Fragmento de texto:
+---+
Desde mi perspectiva, la respuesta debe ser un NO categórico. Ello, puramente por argumentos de razón. Si usted y yo tenemos en común una misma composición cromosómica y, por tanto, calificamos ambos como seres humanos, ambos somos —de acuerdo con el artículo 1.2 de la Convención—, personas y, por tanto, sujetos de derechos. No existe razón alguna para estimar que su vida vale más que la mía y, en definitiva, no es posible discriminar entre usted y yo en relación con los estándares de protección de la vida.
Repitamos ahora el ejercicio en relación con aquellos miembros de la especie humana que aún no salen del vientre materno. Usted y ese no-nacido, a pesar de las diferencias en su desarrollo físico, comparten una misma identidad biológica: ambos son miembros de la especie humana y, por tanto, de cara a la Convención Americana, son igualmente personas. En otras palabras, en cuanto humanos, usted y ese no-nacido tienen el mismo derecho a que su vida sea respetada por actores públicos o privados. Luego, no resultaría razonable introducir una discriminación en perjuicio de la vida de aquel no-nacido.
Esta lógica está del todo recogida en la Convención Americana sobre Derechos Humanos. De acuerdo con el artículo 1.2 del tratado, todo ser humano es persona. El texto no deja lugar a dudas. Independientemente de su origen, sexo, raza, condición social, salud, o estado de desarrollo físico, si su identidad genética responde a la de un ser humano, usted es persona y, por tanto, el derecho está llamado a proteger su vida. Bajo la Convención Americana, ninguna autoridad ejecutiva, legislativa o judicial puede atribuirse facultades para introducir discriminaciones entre seres humanos y concluir que existen ciertas categorías de seres humanos cuya humanidad no vale la pena proteger. Y si alguna decisión de esa naturaleza es adoptada por alguno de los poderes señalados, no cabe a los incumbentes sino utilizar todos aquellos mecanismos que el derecho provee para poner término a esa injusticia lo antes posible.
+---+
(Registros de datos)
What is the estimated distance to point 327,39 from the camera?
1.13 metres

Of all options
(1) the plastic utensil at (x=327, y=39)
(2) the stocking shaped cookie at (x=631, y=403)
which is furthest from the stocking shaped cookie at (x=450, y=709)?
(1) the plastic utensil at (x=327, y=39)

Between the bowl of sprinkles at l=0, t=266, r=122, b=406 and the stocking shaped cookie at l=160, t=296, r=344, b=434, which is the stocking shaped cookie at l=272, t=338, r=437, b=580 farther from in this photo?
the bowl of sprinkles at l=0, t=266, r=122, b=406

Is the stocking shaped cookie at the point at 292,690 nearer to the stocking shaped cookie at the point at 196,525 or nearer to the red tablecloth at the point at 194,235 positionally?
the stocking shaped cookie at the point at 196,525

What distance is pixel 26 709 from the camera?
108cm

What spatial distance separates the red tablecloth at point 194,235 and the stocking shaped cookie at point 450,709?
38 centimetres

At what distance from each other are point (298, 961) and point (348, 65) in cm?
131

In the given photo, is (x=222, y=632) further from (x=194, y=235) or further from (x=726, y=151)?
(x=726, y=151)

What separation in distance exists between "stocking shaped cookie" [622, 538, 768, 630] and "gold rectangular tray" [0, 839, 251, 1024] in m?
+---+
Ejercicio escrito 1: Indique si cada afirmación concuerda con el fragmento: (a) el artículo 1.2 de la Convención establece que todo ser humano es persona; (b) una autoridad judicial puede determinar categorías de seres humanos cuya vida no se protege; (c) el no-nacido y la persona nacida no presentan diferencias en su desarrollo físico. Responda sí o no y cite textualmente las palabras del fragmento que lo deciden.
Ejercicio escrito 2: Reescriba como lista el párrafo del fragmento que comienza con "Repitamos ahora el ejercicio" y conserve sus datos principales.
Ejercicio escrito 3: Retome el fragmento sobre la Convención Americana y la protección de la vida humana donde termina y continúe su redacción.

Respuesta escrita 1:
(a) Sí: "De acuerdo con el artículo 1.2 del tratado, todo ser humano es persona."
(b) No: "ninguna autoridad ejecutiva, legislativa o judicial puede atribuirse facultades para introducir discriminaciones entre seres humanos"
(c) No: "a pesar de las diferencias en su desarrollo físico, comparten una misma identidad biológica"

Respuesta escrita 2:
- El ejercicio se aplica a los miembros de la especie humana que aún no salen del vientre materno.
- Pese a las diferencias en su desarrollo físico, el no-nacido y la persona nacida comparten una misma identidad biológica.
- Ambos son miembros de la especie humana y, ante la Convención Americana, son igualmente personas.
- Ambos tienen el mismo derecho a que actores públicos o privados respeten su vida.
- Por tanto, no resultaría razonable discriminar en perjuicio de la vida del no-nacido.

Respuesta escrita 3:
La inclusión del artículo 1.2 en el texto de la Convención Americana fue una decisión muy sabia. Tan sólo veinte o treinta años antes de la elaboración de su texto, el nacionalsocialismo postuló que existían seres humanos que, por pertenecer a una cierta categoría étnica no eran personas —o eran menos personas— y, por tanto, el poder político podía disponer de las mismas según le pareciere. Eso permitió cometer crímenes abominables. Nuestro continente debe aprender de los errores del pasado. Todos los seres humanos, cualesquiera sean nuestras diferencias accidentales, somos personas y, por tanto, la vida de todos vale lo mismo, desde la concepción (como lo señala inequívocamente el artículo 4° de la Convención) hasta la muerte natural.
Como jurista, constitucionalista, actualmente miembro de la Comisión Interamericana de Derechos Humanos y, simplemente, como ser humano, espero que la fuerza renovadora de la promoción del principio de no-discriminación, que ha surgido desde hace un tiempo en nuestra región suponga, más temprano que tarde, reflexionar con seriedad acerca de cuáles son las exigencias, que la no-discriminación plantea de cara al derecho a la vida y, de esa forma, a través de un diálogo racional, abierto, e inclusivo, progresivamente se modifiquen todas aquellas decisiones de los poderes públicos, que arbitrariamente han establecido distinciones allí, donde nuestra común humanidad no permite diferenciar.
Muchas gracias.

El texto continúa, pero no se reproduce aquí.